China Beach is a north-facing beach with views of the Golden Gate Bridge. In Gold Rush times, it was used as a campsite by Chinese fisherman, which is how it got its name.
It's a pretty, small beach with a calmer surf than Ocean Beach or Baker Beach, accessed by long, steep stairs or on a sloping, paved path. The elegant mansions of the super-rich Sea Cliff neighborhood look down over the beach and the ocean.
Local reviewers like China Beach and their only significant complaint is that it can be hard to find parking when it's busy. They call it "quaint" and "our special little cove." Some people say you should stop by even if you don't plan to stay, just to take a photo. And that's understandable. You can see the Golden Gate Bridge and the cliffs of the Marin Headlands across the water. You might even get a good look at container ships going in and out of the bay.
Like all of San Francisco, China Beach can be foggy all day, especially in the summer.
What Can You Do at China Beach?
You could go swimming at China Beach. In fact, some people will say it's the only San Francisco beach where it's safe to swim, but I'm not so sure about that. Strong warnings are posted about rip tides and currents. The National Parks website says there are no lifeguards, but they also mention the lifeguard station. You figure. Don't count on having one around.
On a sunny day, you can sunbathe. If it's windy, look for the small deck on top of the lifeguard equipment pick-up station.
At low tide, you can walk from China Beach to Baker Beach and find starfish, anemones, and mussels clinging to the rocky crevices of the cliffs. If you take too long, you could get stuck calling for transportation or making a long walk back on city streets. To prevent that, you can check the tide tables at the NOAA website.
You can also play games on the beach or go for a walk. You can see from the photograph that China Beach is also an excellent place to bring your camera. If you stay until half an hour after sunset, the bridge lights will be on, and the sky will come out dark blue, even if you can't see the color with your eyes.
What You Need to Know Before You Go to China Beach
There are no entrance fees or parking fees at China Beach. See the notes below about parking and how to get there.
The beach has restrooms and showers. However, when I last visited, the water supply was shut off for maintenance and who knows how long that might take to get fixed. To be more comfortable, "go" before you go.
Alcohol, glass containers and fires are not allowed on the beach. Neither are pets.
There's no snack bar or any place nearby to get something to eat. Stop for munchies or picnic goodies if you want to eat while you're there. Get some water, too.
Water quality is generally good at China Beach, but in case you're concerned, you can check the latest water quality warnings at the San Francisco Water website.
More San Francisco Beaches
China Beach isn't the only beach you can visit in San Francisco. You can also go to Baker Beach for one fo the city's best Golden Gate Bridge views. Or check out Ocean Beach, near the Cliff House and Golden Gate Park, with a long, flat area for walking and evening bonfires. Although it's technically in Marin County, Rodeo Beach is just north of the bridge and has intriguing pebbles instead of sand.

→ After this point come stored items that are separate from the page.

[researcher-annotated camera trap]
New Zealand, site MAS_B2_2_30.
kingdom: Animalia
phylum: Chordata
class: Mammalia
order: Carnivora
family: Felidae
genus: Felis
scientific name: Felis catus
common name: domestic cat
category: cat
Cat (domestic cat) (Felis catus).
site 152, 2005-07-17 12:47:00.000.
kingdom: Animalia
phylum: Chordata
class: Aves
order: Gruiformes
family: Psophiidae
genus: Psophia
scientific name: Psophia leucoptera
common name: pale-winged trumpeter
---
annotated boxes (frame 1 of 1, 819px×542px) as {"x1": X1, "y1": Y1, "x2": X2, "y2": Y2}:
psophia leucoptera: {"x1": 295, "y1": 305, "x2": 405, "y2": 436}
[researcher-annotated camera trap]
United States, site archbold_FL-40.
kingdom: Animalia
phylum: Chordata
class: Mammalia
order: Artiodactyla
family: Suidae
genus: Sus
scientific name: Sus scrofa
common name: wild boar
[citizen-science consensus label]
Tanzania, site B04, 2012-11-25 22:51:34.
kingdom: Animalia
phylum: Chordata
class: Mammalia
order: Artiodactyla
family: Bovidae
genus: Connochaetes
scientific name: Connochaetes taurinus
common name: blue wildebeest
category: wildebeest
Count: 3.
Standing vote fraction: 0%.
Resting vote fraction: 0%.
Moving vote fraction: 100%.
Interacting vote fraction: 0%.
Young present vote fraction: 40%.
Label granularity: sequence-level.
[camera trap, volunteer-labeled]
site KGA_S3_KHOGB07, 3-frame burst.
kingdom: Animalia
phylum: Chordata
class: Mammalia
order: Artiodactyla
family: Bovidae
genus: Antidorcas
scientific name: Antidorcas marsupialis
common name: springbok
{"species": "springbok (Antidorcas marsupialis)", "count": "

San Francisco also has a few clothing optional beaches if you enjoy that lifestyle or would like to try it. You can find their profiles and directions for getting to them in the San Francisco Nude Beach Guide.
How to Get to China Beach
China Beach is at Sea Cliff and 28th Ave in the Seacliff neighborhood. From El Camino del Mar, follow small brown signs that say "Public Beach." If you're driving, use 455 Sea Cliff Avenue as your destination — paying attention to the fact that it's Sea Cliff, not Seacliff. That's the address of a house across the street from the parking area.
Parking is very limited at China Beach. Less than 40 spots are available, and you can't park on the neighborhood streets. To take Muni (local municipal transit), get off the #29 bus at Lincoln/Camino del Mar and 25th Avenue and walk west, or take bus #1 to California and 30th Avenue and go north. Both are about 5 blocks away.
When you get to the parking lot, you can walk on the paved road or take steps down to the beach. If you don't want to take the walk down, there's a bench near the top of the path that has great views, perfect for taking a moment to be mindful of the place.